Let’s say that there is a group of cool programmers out there who have the iPhone figured out, and they have developed a group of really great applications for it. They plan on selling several to any one business subscriber, as they are primarily designed to help them do a better job with appointments, business management, and contact management for sales. There is even an app for custom sales order forms. Maybe they’ve set their price at $29.95 for each application. They approach multiple affiliate networks with their plan, and set up accounts. There are three ways in which they can approach this, and they’ll be likely to try variations of all three to see what works best.

1. Straight sale offers, with the affiliate marketer (perhaps a business blogger) linking to a specific application for contact management. If the consumer buys, the network get $x or x% of the sale amount. This could be a major portion of the whole sale, with the advertiser hoping to then follow-up with offers of their other apps, but only paying once for this customer. The network takes their cut off the top, giving the major portion of the payment to the affiliate that sent the buyer.

2. The link from the affiliate blogger site is to a free trial of one of their applications. A sale isn’t certain, but this advertiser is pretty confident in their applications, and believes that the free trial will result in a conversion to a purchase, plus future purchases of the other apps in the suite of products, as they all interact. In this case, the dollar amount to the network may be smaller, but it’s going to result in more conversions, as the consumer doesn’t have to spend any money.

3. Generally, if the product costs are higher, they can offer a payment just for the lead, meaning they’ll pay if the consumer comes from your affiliate link to their site and just submits a small amount of information like their name and email address. This will usually result in the highest conversion rate, but the payouts will be the smallest.

This advertiser probably approached several networks, and will likely end up working with more than one. As an affiliate marketer, you are likely to find them on the list of advertisers of more than one of the networks with which you work. There was negotiation on their end with the networks. Some would have demonstrated the probability that they would generate more business for the advertiser, and thus negotiated a higher overall payout.

You find this advertiser on a couple of your networks. Your decision as to which offer you’ll place on your sites and market will be based on which will result in the highest payout to you. One network may be keeping a higher portion for their income, leaving less for you, even though both are receiving the same from the advertiser. That’s assuming other factors has super iPhone ad apps, it may tip the scales their way with a lower payout for this particular offering. Or, you could create multiple marketing pieces and do them both as a test, using the results to kill one and stay with the other.

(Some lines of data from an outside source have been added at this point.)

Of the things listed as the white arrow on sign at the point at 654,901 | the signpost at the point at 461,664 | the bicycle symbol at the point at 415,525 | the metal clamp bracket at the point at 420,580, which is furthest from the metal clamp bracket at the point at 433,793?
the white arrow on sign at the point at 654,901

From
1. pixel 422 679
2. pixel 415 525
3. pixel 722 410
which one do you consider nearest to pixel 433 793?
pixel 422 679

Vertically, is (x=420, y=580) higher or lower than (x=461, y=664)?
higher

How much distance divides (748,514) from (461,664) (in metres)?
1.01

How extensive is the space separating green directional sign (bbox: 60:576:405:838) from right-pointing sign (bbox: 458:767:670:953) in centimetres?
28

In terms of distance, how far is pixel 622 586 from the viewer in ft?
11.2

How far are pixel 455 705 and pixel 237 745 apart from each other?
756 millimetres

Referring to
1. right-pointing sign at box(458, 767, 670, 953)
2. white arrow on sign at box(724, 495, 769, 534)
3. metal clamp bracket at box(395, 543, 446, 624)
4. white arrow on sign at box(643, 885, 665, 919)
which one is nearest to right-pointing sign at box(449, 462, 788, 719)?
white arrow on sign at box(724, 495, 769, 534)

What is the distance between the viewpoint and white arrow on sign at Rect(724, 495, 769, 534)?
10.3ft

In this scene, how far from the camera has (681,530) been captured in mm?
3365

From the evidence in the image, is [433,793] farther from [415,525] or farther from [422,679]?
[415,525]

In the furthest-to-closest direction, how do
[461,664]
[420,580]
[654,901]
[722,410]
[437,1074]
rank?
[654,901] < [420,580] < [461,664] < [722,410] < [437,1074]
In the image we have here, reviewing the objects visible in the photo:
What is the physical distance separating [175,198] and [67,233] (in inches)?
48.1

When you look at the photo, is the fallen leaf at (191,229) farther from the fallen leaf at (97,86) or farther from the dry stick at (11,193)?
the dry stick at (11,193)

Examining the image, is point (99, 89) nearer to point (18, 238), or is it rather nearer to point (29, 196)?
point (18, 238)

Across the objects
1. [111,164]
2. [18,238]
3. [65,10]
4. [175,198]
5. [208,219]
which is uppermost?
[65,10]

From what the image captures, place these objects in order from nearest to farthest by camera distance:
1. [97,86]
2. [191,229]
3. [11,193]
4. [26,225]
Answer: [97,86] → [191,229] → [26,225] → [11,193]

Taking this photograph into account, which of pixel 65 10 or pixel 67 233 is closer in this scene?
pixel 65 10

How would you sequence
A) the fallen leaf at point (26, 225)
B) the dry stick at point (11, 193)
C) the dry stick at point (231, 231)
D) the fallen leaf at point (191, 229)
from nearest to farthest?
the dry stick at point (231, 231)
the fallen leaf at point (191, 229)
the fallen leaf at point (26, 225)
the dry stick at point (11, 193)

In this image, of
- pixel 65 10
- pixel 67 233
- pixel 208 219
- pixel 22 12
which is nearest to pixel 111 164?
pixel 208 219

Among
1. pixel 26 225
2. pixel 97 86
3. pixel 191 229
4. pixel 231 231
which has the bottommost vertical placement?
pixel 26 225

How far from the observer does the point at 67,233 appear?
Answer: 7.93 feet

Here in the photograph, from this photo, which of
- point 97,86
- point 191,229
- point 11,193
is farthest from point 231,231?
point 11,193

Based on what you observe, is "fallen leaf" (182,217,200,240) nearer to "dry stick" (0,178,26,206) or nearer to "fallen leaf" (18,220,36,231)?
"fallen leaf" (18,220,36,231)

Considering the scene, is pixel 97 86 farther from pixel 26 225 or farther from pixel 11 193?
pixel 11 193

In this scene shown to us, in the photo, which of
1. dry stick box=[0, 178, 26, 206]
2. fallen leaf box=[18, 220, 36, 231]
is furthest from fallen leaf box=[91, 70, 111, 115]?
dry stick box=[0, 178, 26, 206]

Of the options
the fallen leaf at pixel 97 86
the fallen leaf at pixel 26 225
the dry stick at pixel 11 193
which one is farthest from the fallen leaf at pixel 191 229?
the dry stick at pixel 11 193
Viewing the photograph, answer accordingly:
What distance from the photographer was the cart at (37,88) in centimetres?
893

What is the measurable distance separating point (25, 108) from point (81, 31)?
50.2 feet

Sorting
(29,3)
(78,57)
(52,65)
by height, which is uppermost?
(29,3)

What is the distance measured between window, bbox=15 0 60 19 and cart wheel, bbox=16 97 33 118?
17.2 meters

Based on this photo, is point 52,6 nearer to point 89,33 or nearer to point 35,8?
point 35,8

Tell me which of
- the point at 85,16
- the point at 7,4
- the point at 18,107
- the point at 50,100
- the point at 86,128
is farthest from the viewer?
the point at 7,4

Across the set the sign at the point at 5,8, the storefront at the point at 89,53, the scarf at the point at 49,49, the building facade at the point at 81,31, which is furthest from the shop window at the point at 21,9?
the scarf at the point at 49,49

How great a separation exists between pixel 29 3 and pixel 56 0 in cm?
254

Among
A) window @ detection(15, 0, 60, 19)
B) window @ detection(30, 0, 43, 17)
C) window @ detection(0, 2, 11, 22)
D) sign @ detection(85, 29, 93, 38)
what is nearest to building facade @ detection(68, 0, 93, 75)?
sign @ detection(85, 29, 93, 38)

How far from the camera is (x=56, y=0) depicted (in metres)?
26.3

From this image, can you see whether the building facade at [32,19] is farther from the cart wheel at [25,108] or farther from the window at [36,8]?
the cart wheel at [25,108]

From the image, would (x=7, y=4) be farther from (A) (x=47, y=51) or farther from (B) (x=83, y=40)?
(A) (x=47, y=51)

You’ll find that many advertisers will consistently run very different offers, often with very different payout amounts and methods. It isn’t always a test, in that some may work best with certain consumer demographic groups. They may retain a free trial offer, paying you less, but converting well with consumers who are resistant to buying something they can’t try first. Then, they may keep an ongoing offer out there for a straight purchase, maybe with a new customer discount. This one is for the early adopter, or consumer who has no problem spending money if they like the ad copy.